The tasks –
A) Answer these questions from the text on the Ukrainian camp guards, each on its own line:
(i) What position did Tadeusz Misiewicz hold at Belzec station?
(ii) According to the court, approximately how many Ukrainian volunteers served at the camp?
(iii) Who commanded the Ukrainian platoons?
B) Extend the text on the Ukrainian camp guards, beginning after its final sentence.

[Page start]

Tadeusz Misiewicz, the Russian-speaking cashier at 
Belzec station, recalled many conversations he 
had with the ‘Blacks’ (Ukrainians) relating to happenings in the camp: 
"
One boasted about how he seized a young Jewish girl by the hair and beat her against a post 
so that her spine was broken, killing the girl instantly. When Jews were being driven into the gas 
chamber, one of them hit him with a piece of wood so he shot the Jew. Another Jew was tied to a 
post and rubbed with goose feather spines so hard that his bare bones protruded. On another 
occasion, the Pole, Tadeusz Sloboda, who shared a house with a Ukrainian in 
Belzec village, recalled that several Ukrainian guards from the camp came to his house 
exhausted and told him that there had been a revolt in the camp. Two wagons of Polish 
(non-Jewish) political prisoners arrived to be gassed. The Poles had refused to undress and 
ran amok. They were hunted down in the camp and shot. The guards remarked that if ever 
a larger transport arrived at the camp they would be unable to cope."
A West German district court described the functions of the Ukrainian auxiliaries at the first 
Treblinka trial in 
Düsseldorf in 
1965: 
"
In addition to the group of German staff members, there were 
approximately 90 to 120 Ukrainian volunteers (Hilfswillige). They were mainly assigned 
to guard duty, but to a certain degree they were also used during the killing operations. In 
contrast to the Germans, they wore a black uniform and were armed with carbines or rifles; 
the overwhelming majority also carried long leather whips and to some extent revolvers. 
Further, the guard units had at their disposal machine guns and hand grenades, which were 
kept in a special armoury. Ukrainian troops were divided into platoons (Züge). 
These were commanded by ethnic Germans (Volksdeutsche), known as platoon leaders 
(Zugführer). The Ukrainians did mostly guard duty. However, they did not only stand 
guard at the camp perimeter and on the watchtowers, but under the supervision of the German 
brigade leaders they also guarded the various labour details inside and outside the camp. Finally,
they were employed during the arrival and liquidation of transports."
Samuel Willenberg, a prisoner in 
Treblinka, described the Ukrainian guards in graphic terms:
"
The Wachmänner who guarded us were Ukrainians 
who had served in the Red Army and had surrendered to the Germans... While they disliked 
Poles, Byelorussians, Russians and Cossacks, they reserved a sizzling, boundless hatred 
for the Jews. The dispassionate murder of Jews was their great joy in life... Their faces 
were wholly devoid of even a glitter of sense or humanity; they awoke only to the sound of 
wild screeching, and our tragic situation did such wonders for their temperament that they 
would pound their thighs in glee.

[Page end]
[Data section start]

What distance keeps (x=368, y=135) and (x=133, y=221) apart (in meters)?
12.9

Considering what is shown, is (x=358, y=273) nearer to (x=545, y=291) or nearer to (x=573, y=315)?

[Data section end]

Expected answers –
A)
(i) He was the cashier.
(ii) Approximately 90 to 120.
(iii) Ethnic Germans (Volksdeutsche), known as platoon leaders (Zugführer).

B)
These monsters were entrusted with the responsibility of guarding and murdering us, and 
they fulfilled these duties with expertise and limitless strength. Without getting excited or 
batting an eye, they were capable of murdering hundreds of human beings at a time in the 
Lazarett. In between transports, one of them would sit quietly on a stool and peer into 
the pit, rifle across his lap, as the mass of corpses – our daily harvest of blood – burned below…
The Ukrainian guard would collar prisoners en route to the incinerator with papers and pocket 
any gold or dollars in their possession, throwing some cigarettes as payment. Explaining the 
transaction, he would stutter in crude, faltering Polish: 'Throw money and I give you to eat'."
The guards had many sources of income, including the warehouses containing the property of the Jewish victims, 
which they pilfered and bartered with the local population. Even within the confines of the camp, the Ukrainian 
guards supplied food and vodka to "work Jews" in exchange for cash or valuables. Delivering illegal messages from 
one part of the camp to the other was another source of enrichment. The Germans had no illusions about the 
loyalty of their 
Hiwis. "
We were a "pile of conspirators" (verschworener Haufen) 
in a foreign land, surrounded 
by Ukrainian volunteers in whom we could not trust", said 
SS-Scharführer 
Erich Bauer, the "
Gasmeister" (gassing expert) of 
Sobibor.
Because the Ukrainian guards were so mistrusted they were not issued with machine pistols.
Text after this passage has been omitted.